GIVEN DATA =>

BEGIN

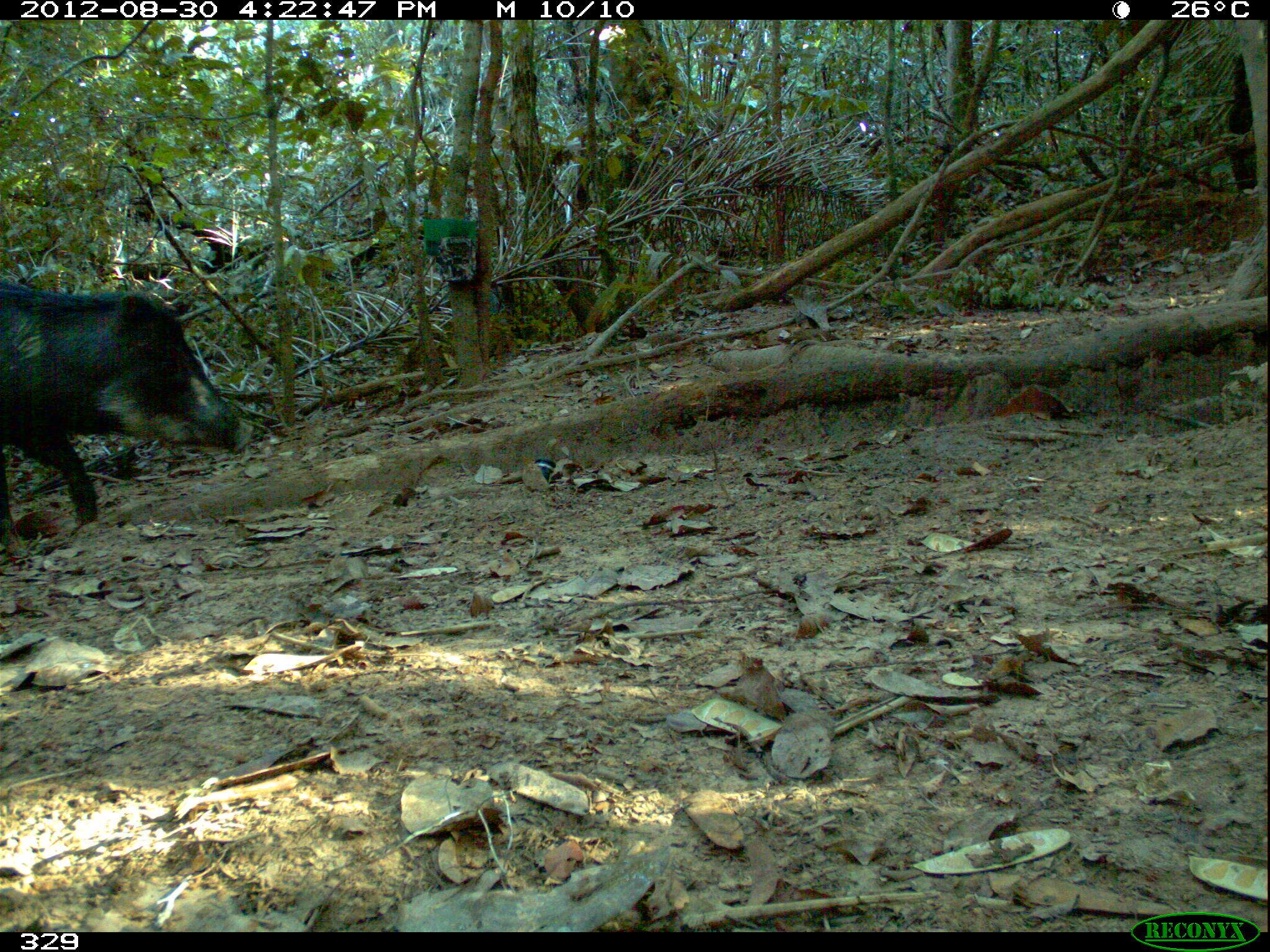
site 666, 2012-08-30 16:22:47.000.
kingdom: Animalia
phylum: Chordata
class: Mammalia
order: Artiodactyla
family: Tayassuidae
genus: Tayassu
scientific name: Tayassu pecari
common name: white-lipped peccary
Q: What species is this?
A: Tayassu pecari (white-lipped peccary).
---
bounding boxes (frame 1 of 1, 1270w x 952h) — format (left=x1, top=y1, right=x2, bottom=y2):
tayassu pecari: (left=0, top=279, right=253, bottom=554)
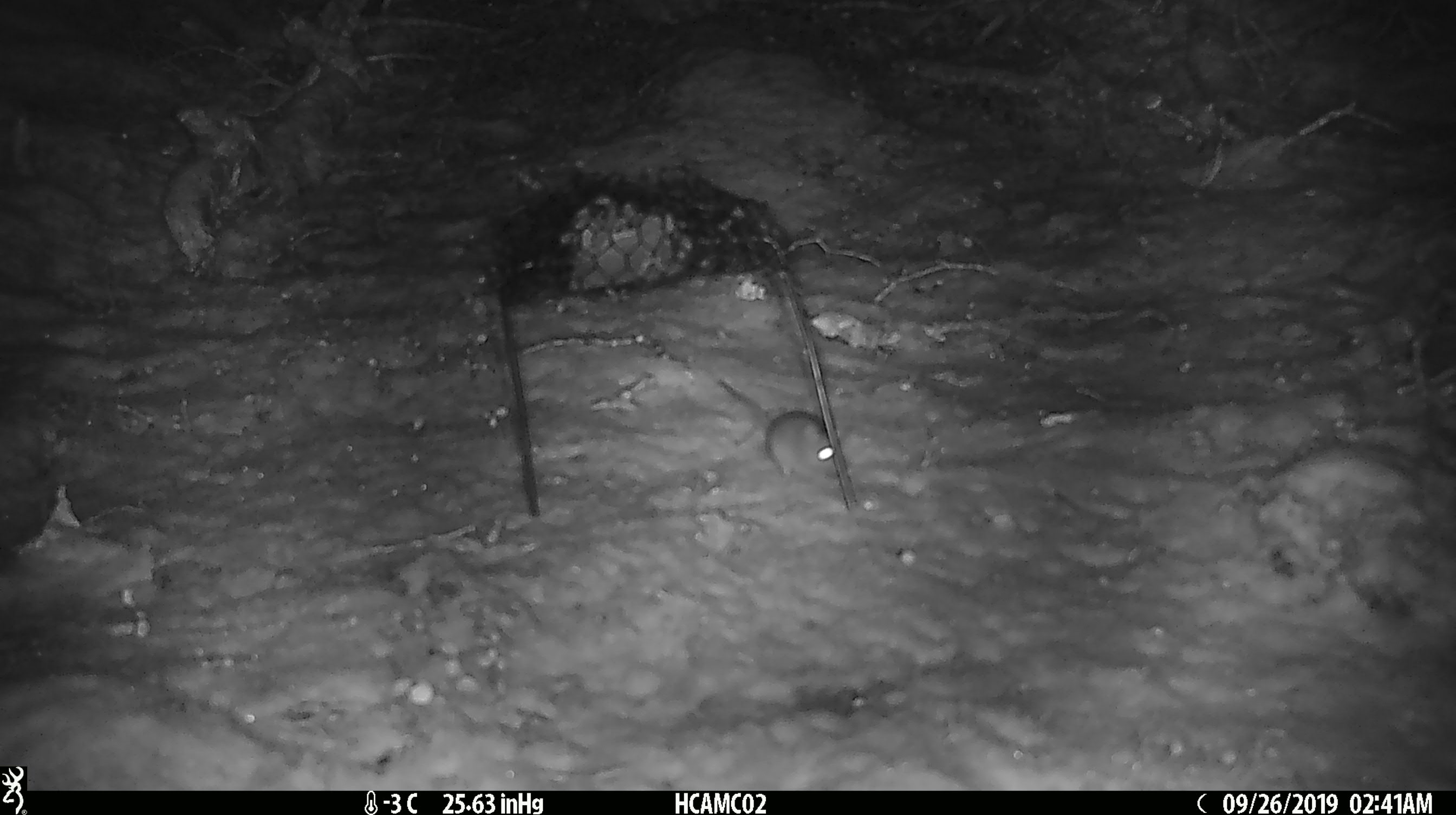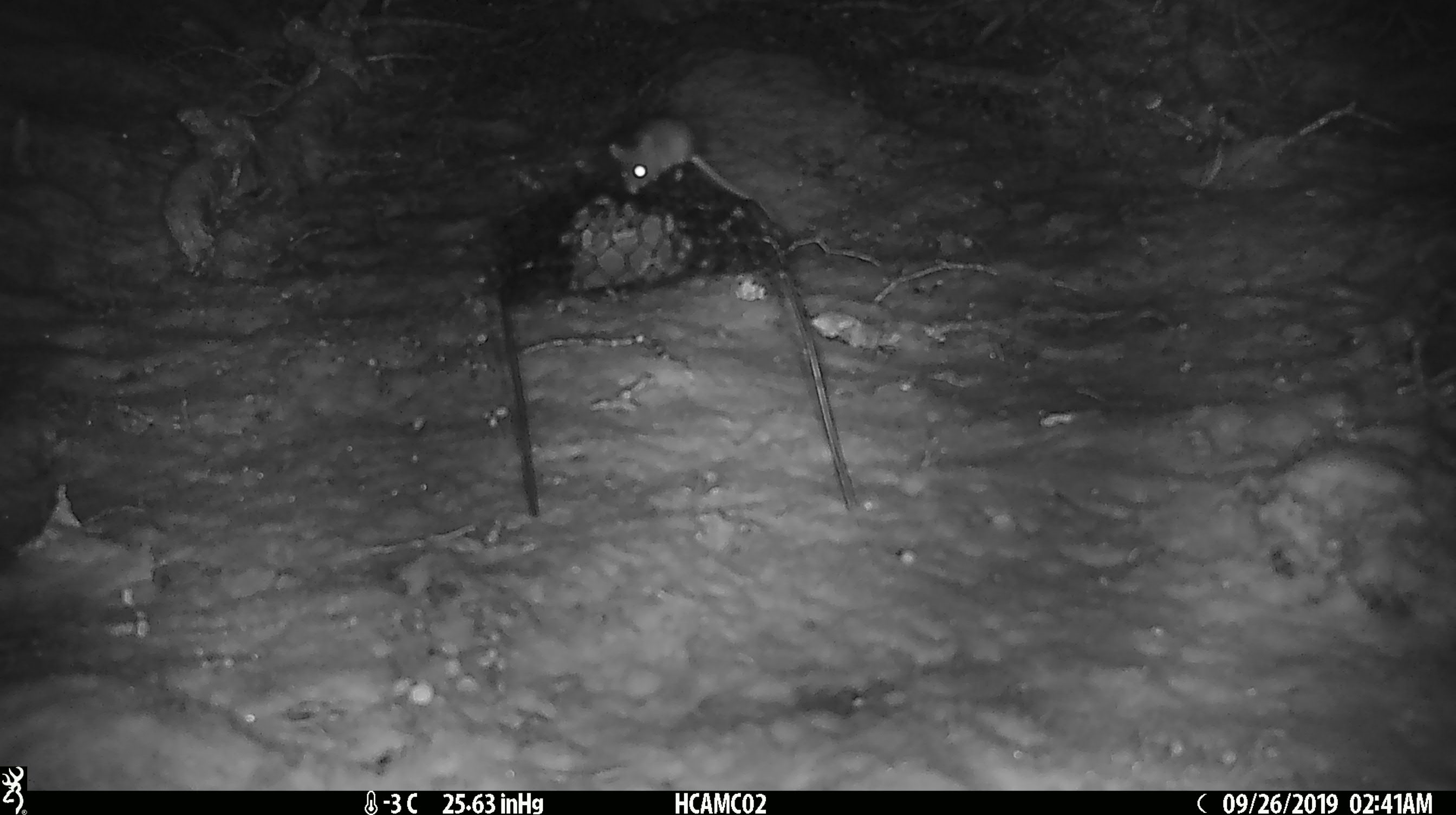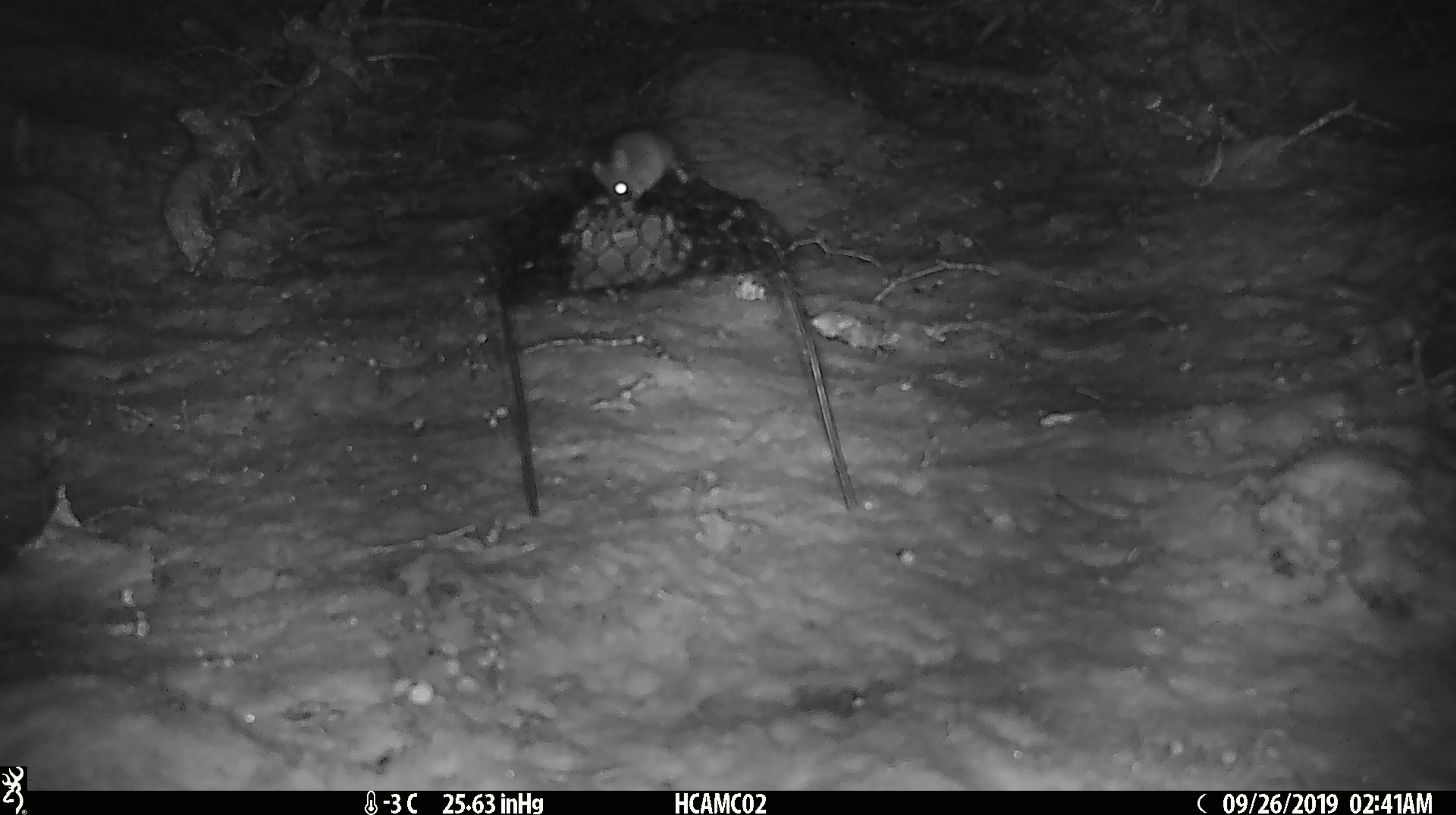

END

WORK REQUIRED => Write out exactly the lines from the one that contains "kingdom: Animalia" through the last line of the data above, both included. Leave every picture out.

OUTPUT FOR THIS EXERCISE =>
kingdom: Animalia
phylum: Chordata
class: Mammalia
order: Artiodactyla
family: Tayassuidae
genus: Tayassu
scientific name: Tayassu pecari
common name: white-lipped peccary
Q: What species is this?
A: Tayassu pecari (white-lipped peccary).
---
bounding boxes (frame 1 of 1, 1270w x 952h) — format (left=x1, top=y1, right=x2, bottom=y2):
tayassu pecari: (left=0, top=279, right=253, bottom=554)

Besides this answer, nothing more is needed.